= Extract to read =
* Start *
Explanation : Find the number of strongly connected components.  This can be done using Kosaraju's algorithm or Tarjan's Algorithm. I used the first one. Basically just do topological sort on the graph and then count the connected components with the DFS or BFS.

Code : Used Kosaraju's Algorithm.

#include <bits/stdc++.h>
using namespace std;

const int mxN = 1e3;
int n, m;
string in;
map<string, int> node_id;
vector<int> adj[mxN], adjr[mxN], ts;
bool vis[mxN];

void dfs1(int u){
    vis[u] = 1;
    for(int v : adj[u]){
        if(!vis[v]){
	    dfs1(v);
	}
    }
    ts.push_back(u);
}

void dfs2(int u){
    vis[u] = 1;
    for(int v : adjr[u]){
	if(!vis[v]){
	    dfs2(v);
	}
    }
}

// Kosaraju's Algorithm

int SCC_count(){
	
    for(int i = 0; i < n; i++){
	if(!vis[i]){
	    dfs1(i);
	}
    }
    reverse(ts.begin(), ts.end());
    memset(vis, false, sizeof(vis));
    int cnt = 0;
    for(int i = 0; i < n; i++){
        if(!vis[ts[i]]){
	    dfs2(ts[i]), cnt++;
	}
    }
    return cnt;
}

void init(){
    memset(vis, false, sizeof(vis));
    ts.clear();
    node_id.clear();
    for(int i = 0; i < n; i++){
        adj[i].clear();
	adjr[i].clear();
    }
}

int main()
{
    while(cin >> n >> m && (n || m)){
        init();
	cin.ignore();
	int id = 0;
	for(int i = 0; i < n; i++){
	    getline(cin, in);
	    if(node_id.find(in) == node_id.end()){
		node_id[in] = id++;
	    }
	}
	for(int i = 0, u, v; i < m; i++){
	    getline(cin, in);
	    u = node_id[in];
	    getline(cin, in);
	    v = node_id[in];
	    adj[u].emplace_back(v);
	    adjr[v].emplace_back(u);
        }
	cout << SCC_count() << '\n';
    }	
    return 0;
}

UVa : 11770 :: Lighting Away

Problem : Please find the problem here.
* End *
= Raw records =
* Start *
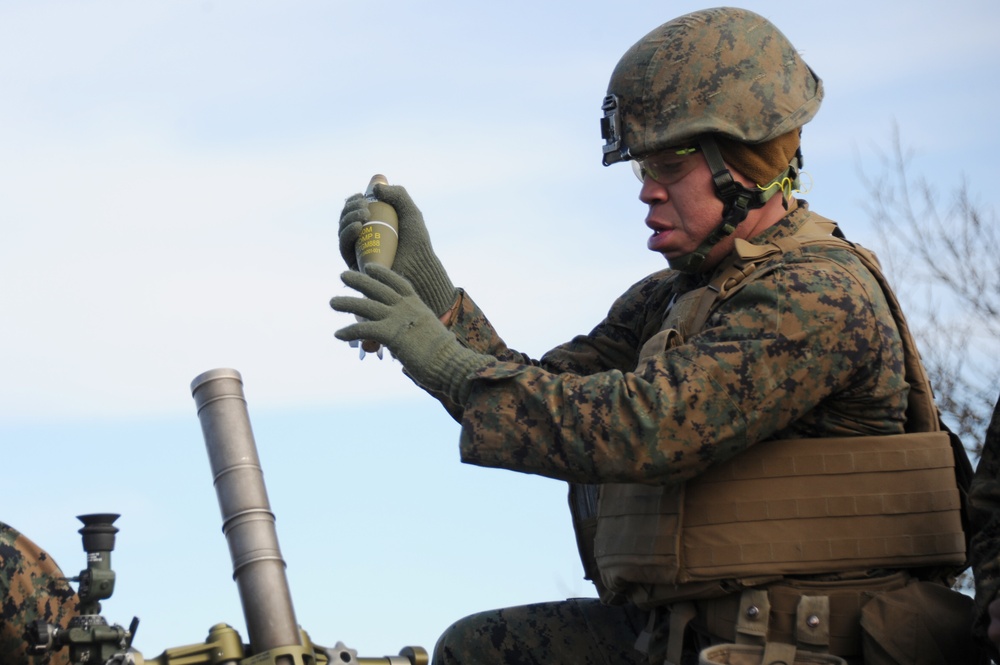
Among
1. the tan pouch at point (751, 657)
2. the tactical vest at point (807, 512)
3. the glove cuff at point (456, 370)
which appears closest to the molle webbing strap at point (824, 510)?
the tactical vest at point (807, 512)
* End *
= Work to complete =
1. According to the strongly connected components post, what two steps make up the approach, in one to three sentences?
2. Which UVa problem number and title does the strongly connected components post give?
3. Write the next part of the post on counting strongly connected components, picking up after its final line.
The records are separate material and are not part of the post on counting strongly connected components.

= Written answers =
1. First, a topological sort is done on the graph. Then the connected components are counted with DFS or BFS, and that count gives the number of strongly connected components.

2. UVa 11770, "Lighting Away."

3.
Explanation : Find the strongly connected components.  Basically just do topological sort on the graph and then count the connected components with the DFS or BFS.

Code : Used DFS.

#include <bits/stdc++.h>
using namespace std;

const int mxN = 1e4;
int n, m;
vector<int> adj[mxN], ts;
bool vis[mxN];

void dfs(int u){
    vis[u] = 1;

    for(int v : adj[u]){
	if(!vis[v]){
	    dfs(v);
	}
    }
    ts.push_back(u);
}

void init(){
    memset(vis, false, sizeof(vis));
    ts.clear();
    for(int i = 0; i < n; i++){
	adj[i].clear();
    }
}

int main()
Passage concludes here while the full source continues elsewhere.